Why do these very different groups want to modify or abolish the Electoral College? Because it is fundamentally undemocratic. But it was deliberately created that way.
At least four times in our history, including twice in the past two decades, the candidate who won the most popular votes did not become president. In 2016, although Hillary Clinton didn’t win a majority of the popular vote, she received more votes than Donald Trump. But Trump became president since he won the Electoral College, 304 votes to 227.
This result occurred because, according to Article II, Section 1 of the Constitution, Americans do not vote directly for the president. Instead, citizens in each state vote for electors, and the number of electors in each state is equal to the total of each state’s two senators and representatives. This procedure results in low-population states such as Alaska, Delaware, Montana, North and South Dakota, Vermont, and Wyoming having a disproportionate effect on presidential elections. In other words, if you live in Wyoming, your vote has a greater weight in electing the president than if you lived in California. A clearly undemocratic system — but undemocratic with an important purpose.
Throughout history, pure democracies — whatever the majority wants, it gets — have tended to devolve into tyrannical governments. As James Madison wrote in Federalist 10, “Measures are too often decided, not according to the rules of justice, and the rights of the minor party; but by the superior power of an interested and overbearing majority.”
The Constitution is an attempt to reduce the danger of a tyrannical majority by avoiding the concentration of political power or sovereignty. Horizontally, political power was divided among the judicial, legislative and executive branches. Vertically, such power was divided among the national and state governments and the people.
The biggest challenge caused by the vertical division of political power was how to prevent the majority that controls the great resources and power of the national government from using carrots or sticks to reduce the states or the people themselves to subservience. To this end, the Constitution incorporates several deliberately undemocratic components. To protect people from an overbearing majority, the Bill of Rights limits the government’s ability to make certain laws even if a majority wants them. Another such undemocratic institution is the Senate, where every state regardless of size has two votes. The Electoral College serves a similar purpose: It restrains the power of the majority.

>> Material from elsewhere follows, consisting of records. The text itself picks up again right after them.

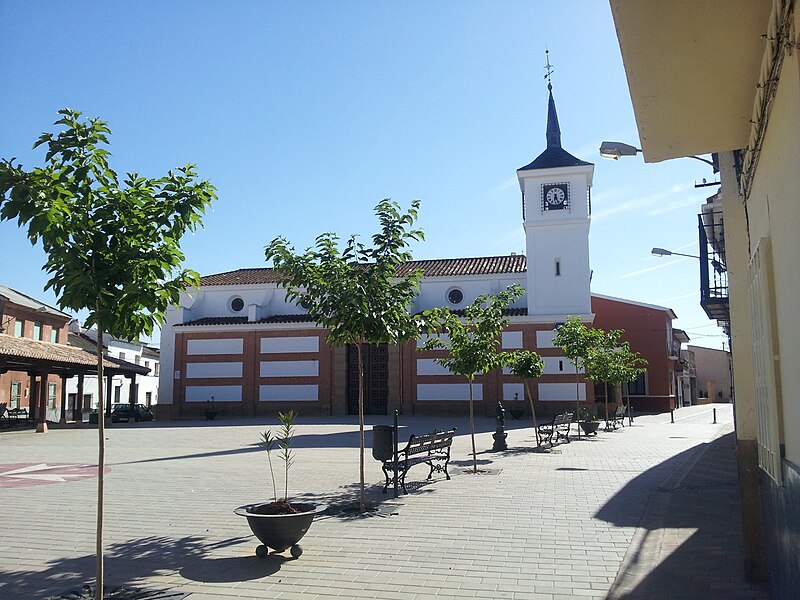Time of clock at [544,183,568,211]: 6:26
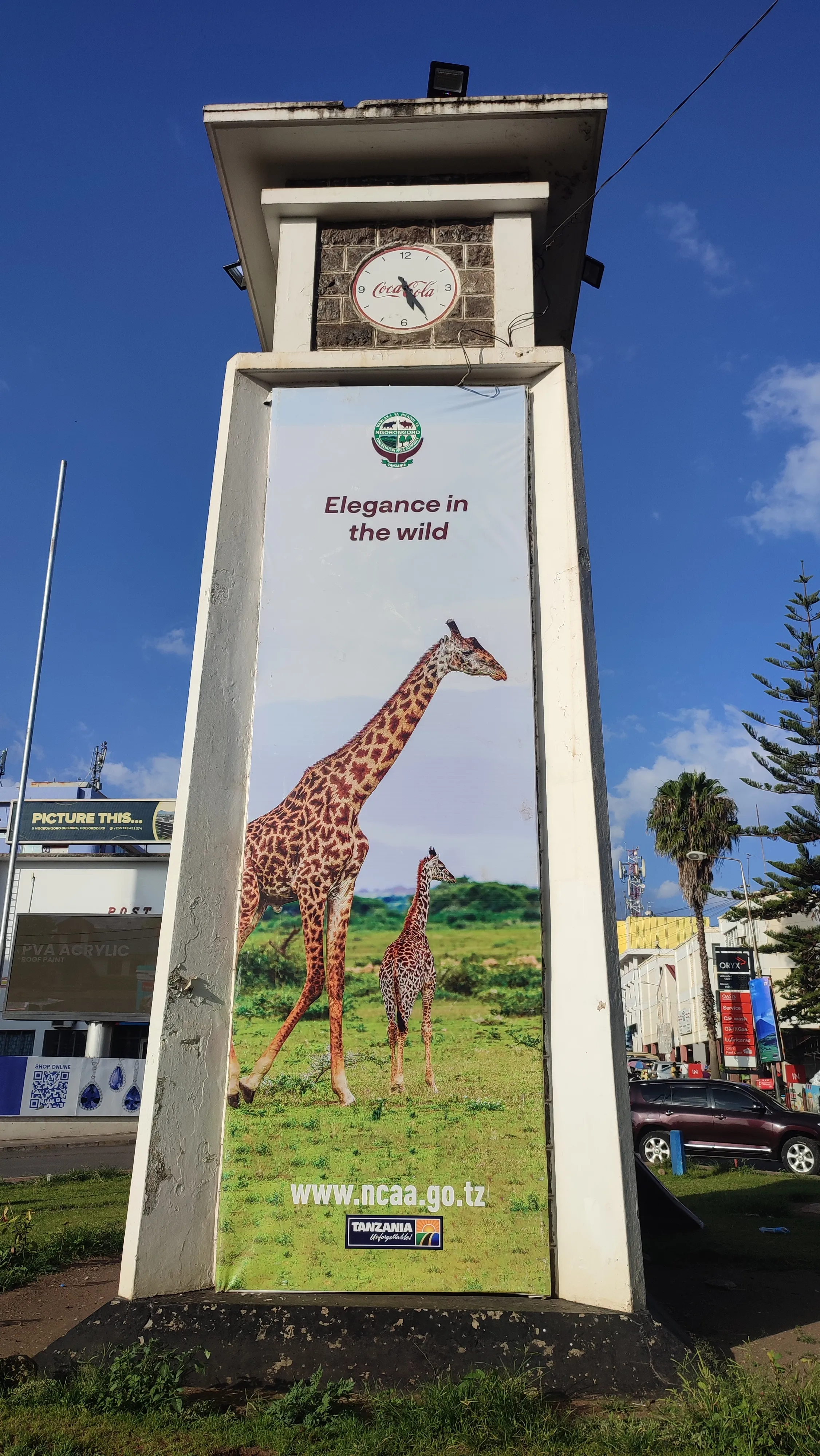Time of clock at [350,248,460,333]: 5:24
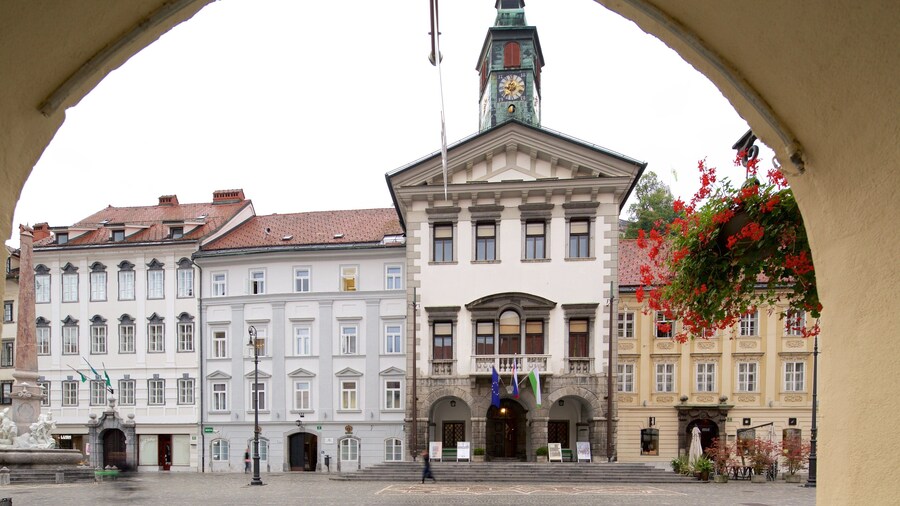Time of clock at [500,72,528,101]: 9:01
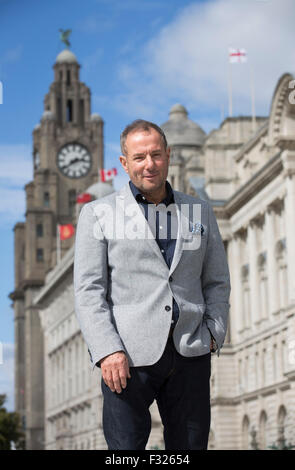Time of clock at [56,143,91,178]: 2:39
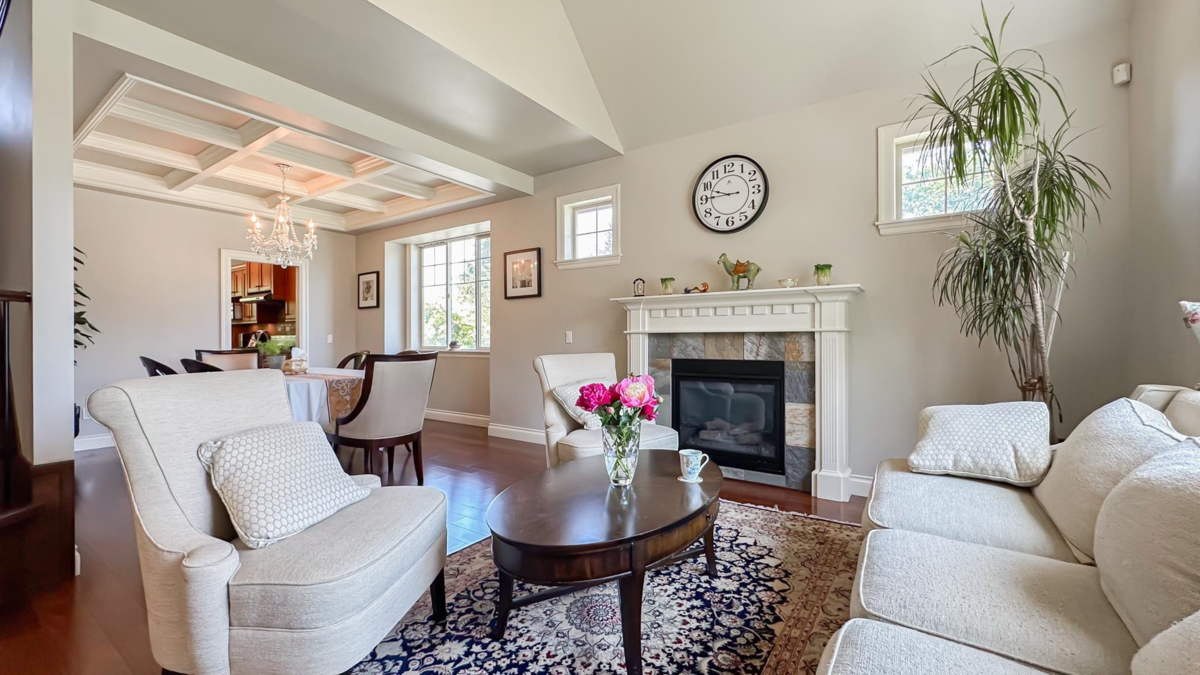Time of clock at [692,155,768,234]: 9:45
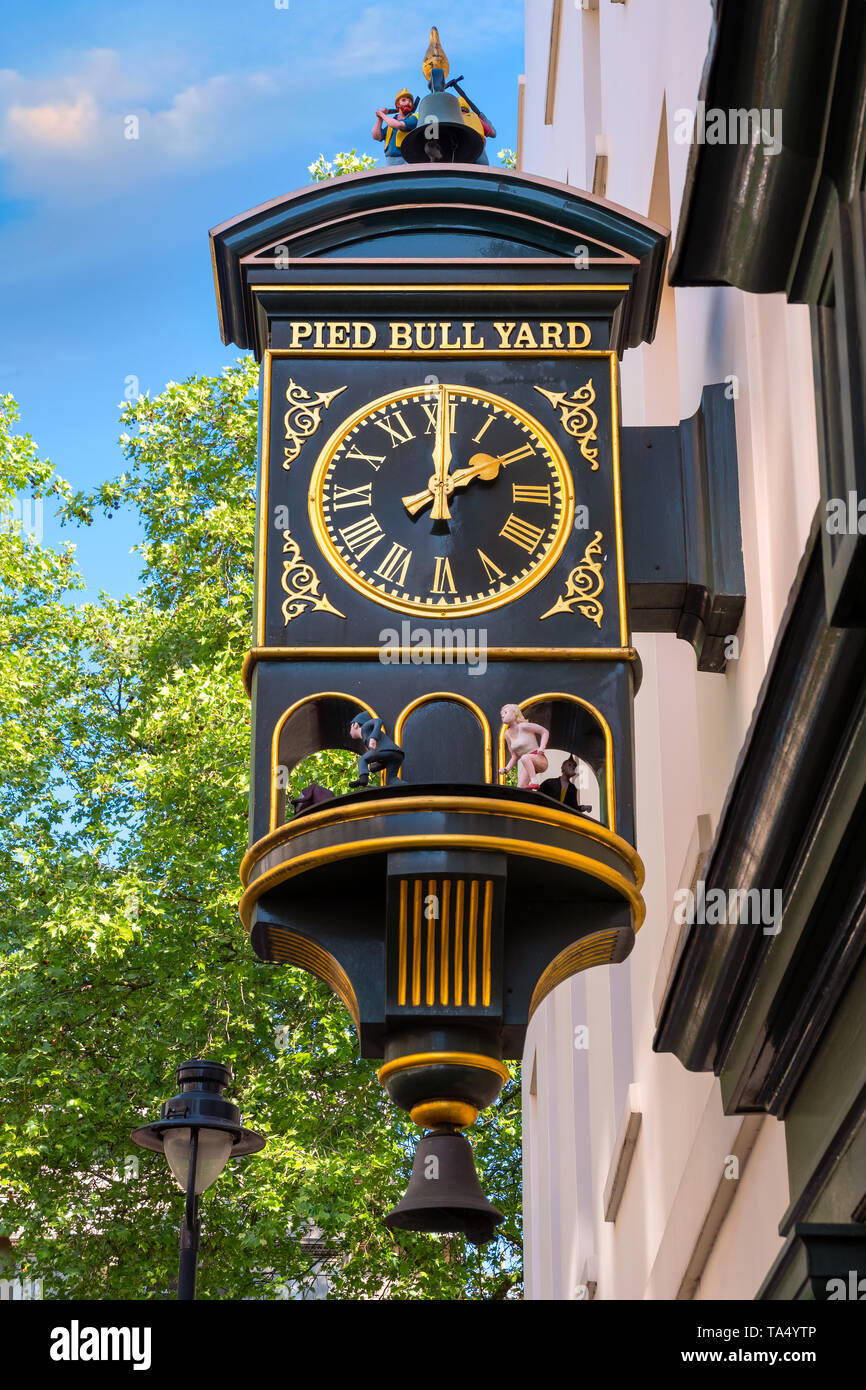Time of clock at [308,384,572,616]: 2:00
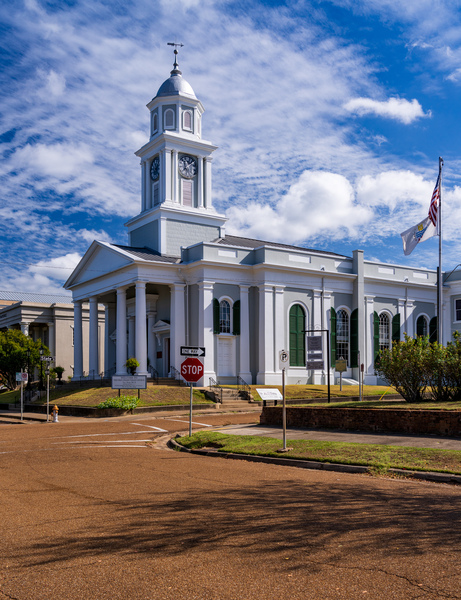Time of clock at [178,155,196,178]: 11:07
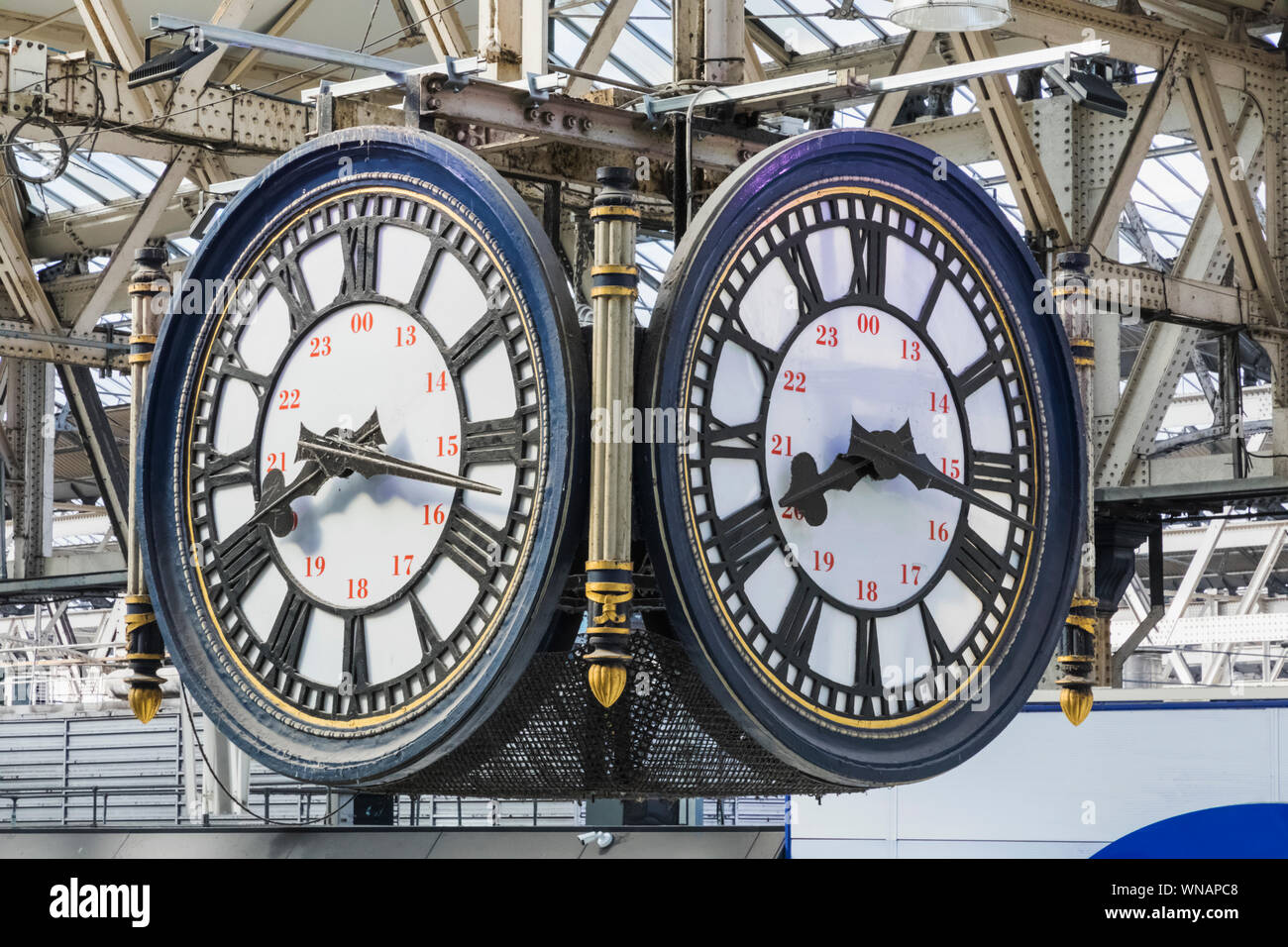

The big states such as California, Texas, Florida, New York and Pennsylvania have the population and economic weight to take care of themselves. But without equal representation in the Senate and disproportionate voting weight in the Electoral College, the small states with low populations and small economies gradually would become wholly owned subsidiaries of the national government.
Without the Electoral College, a relatively small number of states — in an extreme case, as few as seven — could elect a president and control the executive branch of the national government. How confident should we be that these few large states would act in the national interest, as opposed to focusing almost exclusively on their narrow state interests? However, with the Electoral College, even if one presidential candidate was able to win the Electoral College votes of the people of the seven largest states — a majority of the U.S. population — he or she still would need an additional 61 Electoral College votes to win. A presidential campaign that focuses exclusively on the largest states will lose.
Like the Senate, the Electoral College gives small states leverage. And through the political logrolling that drives campaigns and elects presidents, this leverage helps small states maintain their vibrant independence on matters big and small. The Electoral College, like the Senate and Bill of Rights, is an undemocratic institution carefully crafted to preserve the vertical division of political power among the national government, the states and the people to prevent the tyranny of the majority.
Unfortunately, strong public sentiments can overwhelm even the best institutional arrangements. A modern example occurred during the panic following the 1941 attack on Pearl Harbor. With widespread popular support, former President Franklin Roosevelt incarcerated about 120,000 Japanese Americans for the “crime” of being Japanese Americans.
Excellent institutions are necessary — but not sufficient — for the long-term success of this more than 230-year-old democratic republic. A virtuous citizenry also is essential.
Frank R. Gunter, Ph.D., is a professor of economics at Lehigh University and senior fellow at the Foreign Policy Research Institute.